* _TASKS_:
[1] From the Bengals–Bills playoff recap, print the stretch from "Bengals Take Early" through "the Bills secondary." word for word.
[2] Answer these from the Bengals–Bills playoff recap:
(a) In which round of the AFC playoffs did the game take place?
(b) What were Burrow's passing numbers on the opening drive?
(c) Who caught Burrow's second touchdown pass?

* _DOCUMENT PASSAGE_:
The Cincinnati Bengals visited Buffalo to take on the Bills in the Divisional Round of the AFC playoffs. After their in-season matchup was canceled due to the Damar Hamlin incident, this would be the first full game between Josh Allen and Joe Burrow. With a trip to Kansas City (or a neutral site) on the line, Buffalo’s biggest flaws were deeply exposed by a banged up Bengals team.
Bengals Take Early Double Digit Lead
The Bengals dominated the game from start to finish, jumping out to an early 14 point lead in the first quarter. Buffalo’s defense seemed to come out flat, allowing Burrow and company to march down the field any way they wanted to. On the opening drive of the game, Burrow went 4/4 for 64 yards and a TD, with the score going to Ja’Marr Chase, who was wide open after miscommunication or broken coverage in the Bills secondary.
On third and four for Buffalo, Allen just missed Stefon Diggs for a deep connection, and the Bills punted after gaining just six yards. This time, Cincinnati leaned on their run game, with Joe Mixon registering carries of five and 16 yards, Samaje Perine running for four, and Chase running for three. Thanks to another busted coverage, Burrow found tight end Hayden Hurst in the corner of the end zone all alone, for his second touchdown of the game. At this point, Burrow was a perfect 9/9, for 105 yards and 2 touchdowns. The Bills dug themselves into a hole early, and they could never recover as a result. The Bills gained just five yards on their next drive, and punted again without gaining a first down.

(Image-linked spatial questions)
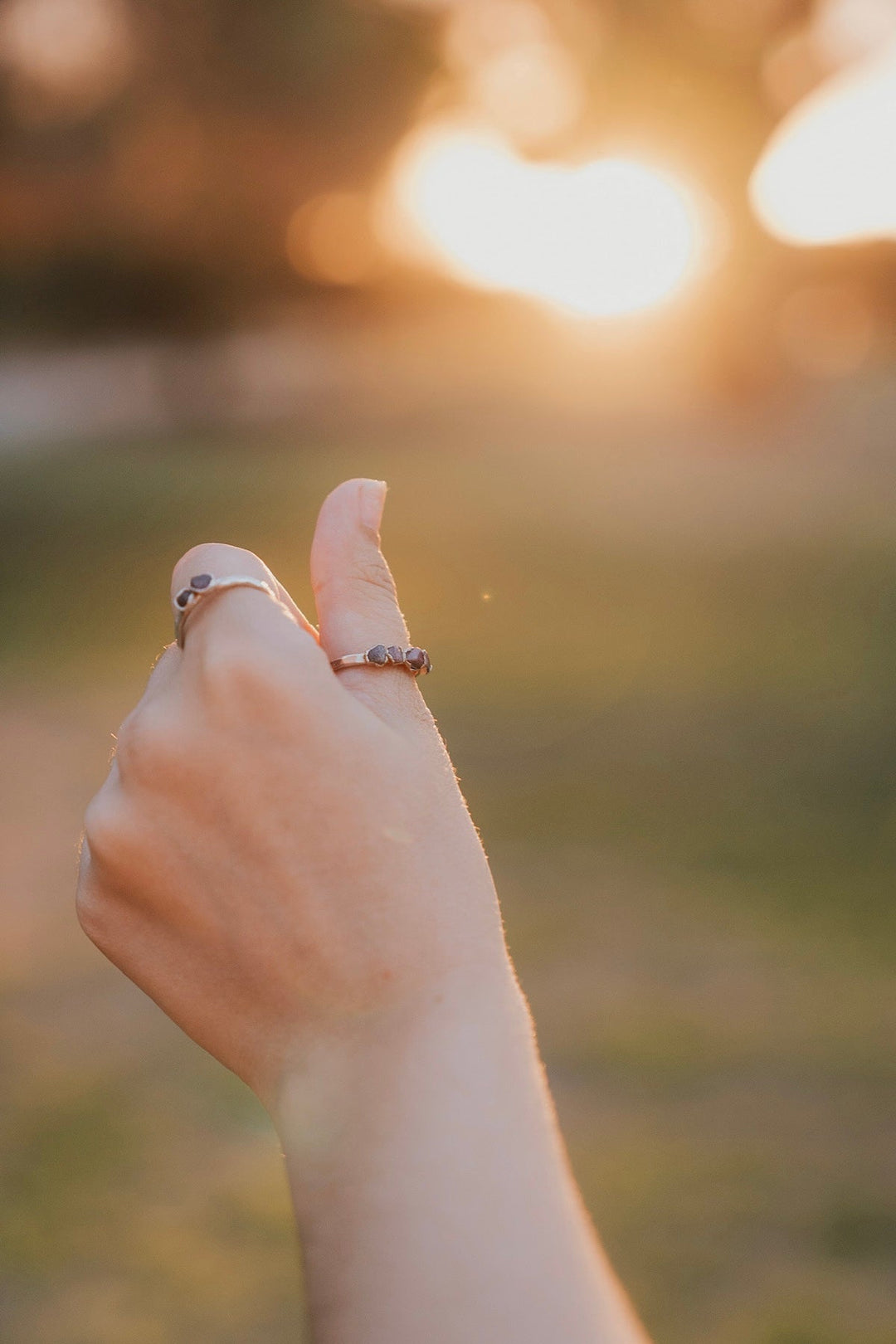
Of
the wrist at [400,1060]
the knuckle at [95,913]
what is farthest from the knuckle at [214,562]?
the wrist at [400,1060]

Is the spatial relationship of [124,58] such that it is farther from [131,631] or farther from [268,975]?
[268,975]

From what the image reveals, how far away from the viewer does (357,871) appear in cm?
133

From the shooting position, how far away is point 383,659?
155cm

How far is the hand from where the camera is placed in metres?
1.30

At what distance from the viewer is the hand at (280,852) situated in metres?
1.30

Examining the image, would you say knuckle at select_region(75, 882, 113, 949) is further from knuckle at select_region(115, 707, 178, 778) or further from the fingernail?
the fingernail

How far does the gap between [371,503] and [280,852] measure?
61cm

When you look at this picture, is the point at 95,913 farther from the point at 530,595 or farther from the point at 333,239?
the point at 333,239

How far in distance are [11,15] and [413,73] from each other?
627 cm

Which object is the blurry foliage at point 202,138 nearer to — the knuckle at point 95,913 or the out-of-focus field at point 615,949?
the out-of-focus field at point 615,949

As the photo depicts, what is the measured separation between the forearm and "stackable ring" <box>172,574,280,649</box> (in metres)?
0.57

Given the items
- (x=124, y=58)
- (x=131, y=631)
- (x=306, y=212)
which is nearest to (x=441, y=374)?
(x=306, y=212)

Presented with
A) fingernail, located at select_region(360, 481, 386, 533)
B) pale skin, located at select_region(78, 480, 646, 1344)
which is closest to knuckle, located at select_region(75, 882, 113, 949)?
pale skin, located at select_region(78, 480, 646, 1344)

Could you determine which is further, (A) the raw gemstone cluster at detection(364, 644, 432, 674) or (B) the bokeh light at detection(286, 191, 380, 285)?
(B) the bokeh light at detection(286, 191, 380, 285)
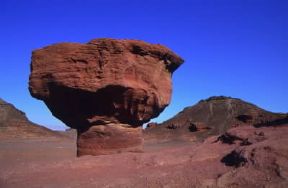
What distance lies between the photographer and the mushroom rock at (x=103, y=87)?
13812mm

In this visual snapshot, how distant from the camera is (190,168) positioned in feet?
28.5

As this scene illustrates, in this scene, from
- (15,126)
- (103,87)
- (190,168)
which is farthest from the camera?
(15,126)

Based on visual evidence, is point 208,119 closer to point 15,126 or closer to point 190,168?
point 15,126

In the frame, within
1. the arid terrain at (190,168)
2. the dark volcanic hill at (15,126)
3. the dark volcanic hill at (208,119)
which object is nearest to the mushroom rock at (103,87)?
the arid terrain at (190,168)

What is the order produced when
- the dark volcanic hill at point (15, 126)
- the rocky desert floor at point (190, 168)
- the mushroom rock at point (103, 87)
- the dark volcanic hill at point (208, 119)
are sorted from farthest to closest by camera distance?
the dark volcanic hill at point (208, 119), the dark volcanic hill at point (15, 126), the mushroom rock at point (103, 87), the rocky desert floor at point (190, 168)

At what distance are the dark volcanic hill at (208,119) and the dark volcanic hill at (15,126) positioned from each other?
1509 centimetres

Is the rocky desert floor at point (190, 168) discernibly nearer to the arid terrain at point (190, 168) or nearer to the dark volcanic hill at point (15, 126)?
the arid terrain at point (190, 168)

* _EXERCISE SOLUTIONS_:
[1]
Bengals Take Early Double Digit Lead
The Bengals dominated the game from start to finish, jumping out to an early 14 point lead in the first quarter. Buffalo’s defense seemed to come out flat, allowing Burrow and company to march down the field any way they wanted to. On the opening drive of the game, Burrow went 4/4 for 64 yards and a TD, with the score going to Ja’Marr Chase, who was wide open after miscommunication or broken coverage in the Bills secondary.

[2]
(a) The Divisional Round
(b) 4/4 for 64 yards and a TD
(c) Tight end Hayden Hurst